Toni Gabarre

Personal information
- Full name: Antonio Gabarre Ballarín
- Date of birth: 26 May 1990 (age 36)
- Place of birth: Huesca, Spain
- Height: 1.86 m (6 ft 1 in)
- Position: Forward

Team information
- Current team: Barbastro
- Number: 20

Youth career
- 2006–2009: Huesca

Senior career*
- Years: Team / Apps / (Gls)
- 2009–2011: Barbastro / 62 / (21)
- 2011–2014: Almudévar / 101 / (78)
- 2014–2015: Zaragoza B / 16 / (2)
- 2015: Alcoyano / 9 / (0)
- 2015–2017: Ebro / 69 / (18)
- 2017–2018: Llagostera / 36 / (6)
- 2018–2019: Tudelano / 36 / (15)
- 2019–2020: Atlético Baleares / 28 / (15)
- 2020–2021: Numancia / 23 / (3)
- 2021–2022: Sabadell / 12 / (0)
- 2022: Alcoyano / 18 / (2)
- 2022–2023: Calahorra / 21 / (1)
- 2023: San Fernando / 16 / (2)
- 2023–2024: Teruel / 28 / (0)
- 2025: Ejea / 7 / (1)
- 2025–: Barbastro / 28 / (7)

= Toni Gabarre =

Spanish footballer

Antonio "Toni" Gabarre Ballarín (born 26 May 1990) is a Spanish footballer who plays as a forward for UD Barbastro.

== Biography ==
Gabarre was born in Huesca, Spain.

He stood out in A. D. Almudévar, a team that was the subsidiary of Sociedad Deportiva Huesca during the years 2011 to 2019. In the Almudévar club he was the pichichi of the Third Division of Spain scoring 31 goals in 40 games during the 2013–14 season.

His records earned him to sign in 2014 for Deportivo Aragón, Real Zaragoza's subsidiary, a team with which he scored 2 goals in 16 games played.

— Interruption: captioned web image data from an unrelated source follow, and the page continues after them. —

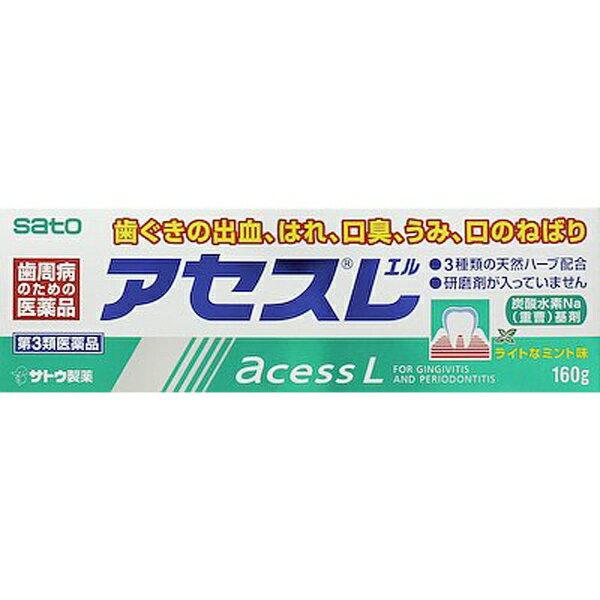 第3類医薬品 アセスL新(160g) wtmedi 佐藤製薬sato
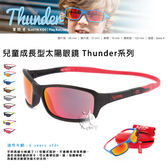 【A Shop】Slastik Thunder系列 兒童成長型 防紫外線 太陽眼鏡-XL ( 521-561mm)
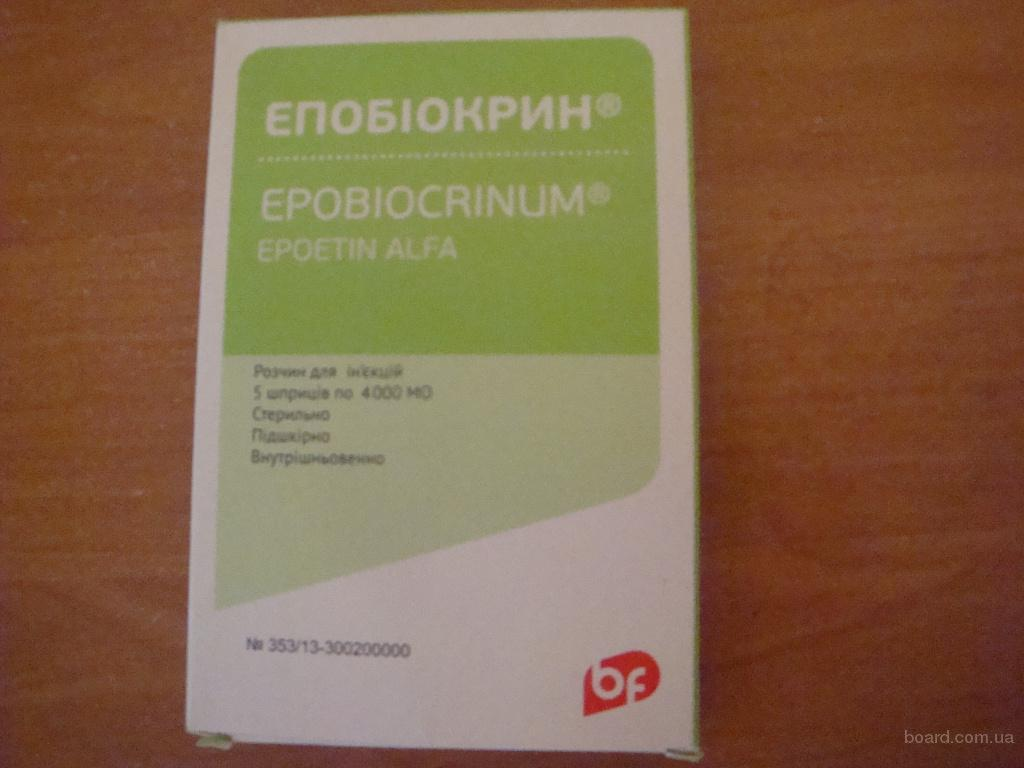 эпобиокрин 4000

In the winter market he headed to C. D. Alcoyano, where he completed the second round of the 2014-15 championship.

After his time at the Alcoy club, he arrived in 2015 to C. D. Ebro. In the Aragonese side he played 71 games over two seasons and accumulated 18 goals, helping the team to stay in Segunda División B.

In 2017 he signed for U. E. Llagostera. There he participated in 38 games and scored 6 goals. After the relegation of the Llagostera team to the Third Division in the 2017–18 season he signed for C. D. Tudelano, a club where he played 36 games and scored 15 goals, achieving the permanence of category having a decisive role thanks to his goals.

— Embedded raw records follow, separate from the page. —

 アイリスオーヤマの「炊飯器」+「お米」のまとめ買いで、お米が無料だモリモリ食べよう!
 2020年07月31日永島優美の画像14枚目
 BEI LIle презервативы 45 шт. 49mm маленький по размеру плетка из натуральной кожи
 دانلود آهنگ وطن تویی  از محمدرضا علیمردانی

On 31 July 2019 he arrived free to C. D. Atlético Baleares, team in which he plays during the 2019–20 season. On 25 August he played his first game with the Balearic side in a 0–1 win against Unión Popular de Langreo. He scored his first goal for the club on 15 September, scoring the third goal in a 3–2 win against Unión Deportiva San Sebastián de los Reyes. He quickly established himself as a starter with the Blue and Whites, highlighting his role as a goal scorer.

In September 2020 he signed for Club Deportivo Numancia de Soria for one season. After that year in Soria, on 1 August 2021, he signed for C. E. Sabadell F. C. to compete in the First Division RFEF. In January 2022 he terminated his contract with the Arlequins and days later his return to C. D. Alcoyano was confirmed. This second stint at the club lasted until the end of the season, joining C. D. Calahorra in August.

On 30 January 2023 he left Calahorra after reaching an agreement to terminate his contract. The next day he signed for San Fernando C. D., where he completed the campaign before joining C. D. Teruel the following season.